Tensile bond strength for each coating was measured using an ‘Elcomenter’ automatic adhesion tester (510 Model S). The strength was automatically calculated with dividing the maximum tensile force (N) by the contacted area (1,962.5 mm2, radius = 50 mm). The detailed testing procedure adopted in this study was as follows (see Fig. 5).
(1) The two coating components (epoxy type base + solidifier) of a coating were prepared, then mixed for more than five minutes, with electrical shaking equipment.
(2) A 50 mm diameter aluminum dolly was attached to the concrete surface, using the selected coating material.
(3) The testing gauge was attached to the dolly.
(4) Tests and measurements were performed.
(5) Bond strength values were recorded and the failure pattern observed, for each coating.
It should be noted that generally there were four different failure patterns, namely adhesive failure, partial coating failure, coating failure, and concrete failure.

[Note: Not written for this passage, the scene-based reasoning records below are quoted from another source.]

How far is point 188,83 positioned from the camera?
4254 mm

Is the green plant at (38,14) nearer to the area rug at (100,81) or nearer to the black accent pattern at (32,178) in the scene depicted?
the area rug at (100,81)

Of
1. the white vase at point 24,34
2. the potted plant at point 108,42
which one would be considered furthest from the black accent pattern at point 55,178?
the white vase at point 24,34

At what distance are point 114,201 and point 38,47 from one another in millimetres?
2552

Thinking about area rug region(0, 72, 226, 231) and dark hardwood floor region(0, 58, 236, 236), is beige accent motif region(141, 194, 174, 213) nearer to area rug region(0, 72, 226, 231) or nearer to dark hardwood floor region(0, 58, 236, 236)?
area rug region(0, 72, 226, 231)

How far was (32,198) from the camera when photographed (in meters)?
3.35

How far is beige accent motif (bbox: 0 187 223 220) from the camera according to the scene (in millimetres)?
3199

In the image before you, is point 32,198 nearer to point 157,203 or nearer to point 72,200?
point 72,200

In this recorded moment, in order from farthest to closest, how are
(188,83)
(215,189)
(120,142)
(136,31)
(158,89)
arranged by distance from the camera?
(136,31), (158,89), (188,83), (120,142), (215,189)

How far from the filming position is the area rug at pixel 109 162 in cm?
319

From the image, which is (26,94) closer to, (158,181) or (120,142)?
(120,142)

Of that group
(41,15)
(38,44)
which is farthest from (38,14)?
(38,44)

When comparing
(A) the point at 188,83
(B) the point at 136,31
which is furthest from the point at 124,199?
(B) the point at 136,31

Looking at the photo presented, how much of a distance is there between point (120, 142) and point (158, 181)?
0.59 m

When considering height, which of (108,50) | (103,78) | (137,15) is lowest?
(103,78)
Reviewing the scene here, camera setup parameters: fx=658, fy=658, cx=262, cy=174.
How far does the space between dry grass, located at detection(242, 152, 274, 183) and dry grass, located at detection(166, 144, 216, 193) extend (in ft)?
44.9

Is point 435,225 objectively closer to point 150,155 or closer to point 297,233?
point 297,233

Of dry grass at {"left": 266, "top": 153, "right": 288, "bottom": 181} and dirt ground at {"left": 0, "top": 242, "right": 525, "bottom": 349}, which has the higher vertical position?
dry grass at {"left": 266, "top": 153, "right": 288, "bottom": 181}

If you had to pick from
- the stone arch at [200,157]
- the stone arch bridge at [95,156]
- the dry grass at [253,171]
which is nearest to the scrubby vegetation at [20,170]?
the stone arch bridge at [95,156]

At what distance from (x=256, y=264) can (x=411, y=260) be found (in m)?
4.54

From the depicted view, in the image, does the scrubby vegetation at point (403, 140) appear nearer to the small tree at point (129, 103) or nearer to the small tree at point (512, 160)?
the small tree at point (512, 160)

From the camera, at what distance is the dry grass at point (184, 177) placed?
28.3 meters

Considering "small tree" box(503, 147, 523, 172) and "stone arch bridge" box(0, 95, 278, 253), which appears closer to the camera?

3. Results and Discussions

3.1 Effects of Coating Material on Bond Strength

Table 3 includes all measured bond strengths for dry, smooth surfaces. Bond strength measurement was conducted at three places for each specimen, and then averaged. Fig. 6 illustrates averaged bond strength values. Coatings A and E, which, as mentioned previously, were originally developed for steel, exhibited higher bond strengths than the others. The ratios of the measured bond strength to the bond strength claimed by the manufacturer for underwater conditions ranged from 12.4% to 26.9%. Coatings A and B showed stronger bonds in dry conditions. It should be noted that coating A showed robust performance in its bond compared to others, based on the results of standard deviations. Coating C had the lowest bond strength, but this might be due to different laboratory conditions or human error introduced during the test and/or measurement procedures. In this study, the bond strength measurement was conducted shortly after applying each coating, to prevent concrete failure that might be caused by the low tensile strength of the concrete. These issues and results indicate that further experimental studies are required, to investigate both longer term bond performance, and any effect of underwater coating materials on concrete durability.

3.2 Effect of Environmental Conditions on Bond Strength

Underwater coating was carried out in the laboratory, and measured bond strengths were compared with those measured in dry conditions (see Table 4). Fig. 7 shows averaged bond strength values for smooth surfaces underwater. Measured water temperature ranged from 13.5°C to 18.5°C at the time of coating. Coating A had the highest bond strength, while those of Coatings D and E were both significantly reduced (38.4% and 39.2%, respectively). The reason for such differences was not clear, given the limited range of this research, but might be related to a dissolution issue that could have occurred underwater.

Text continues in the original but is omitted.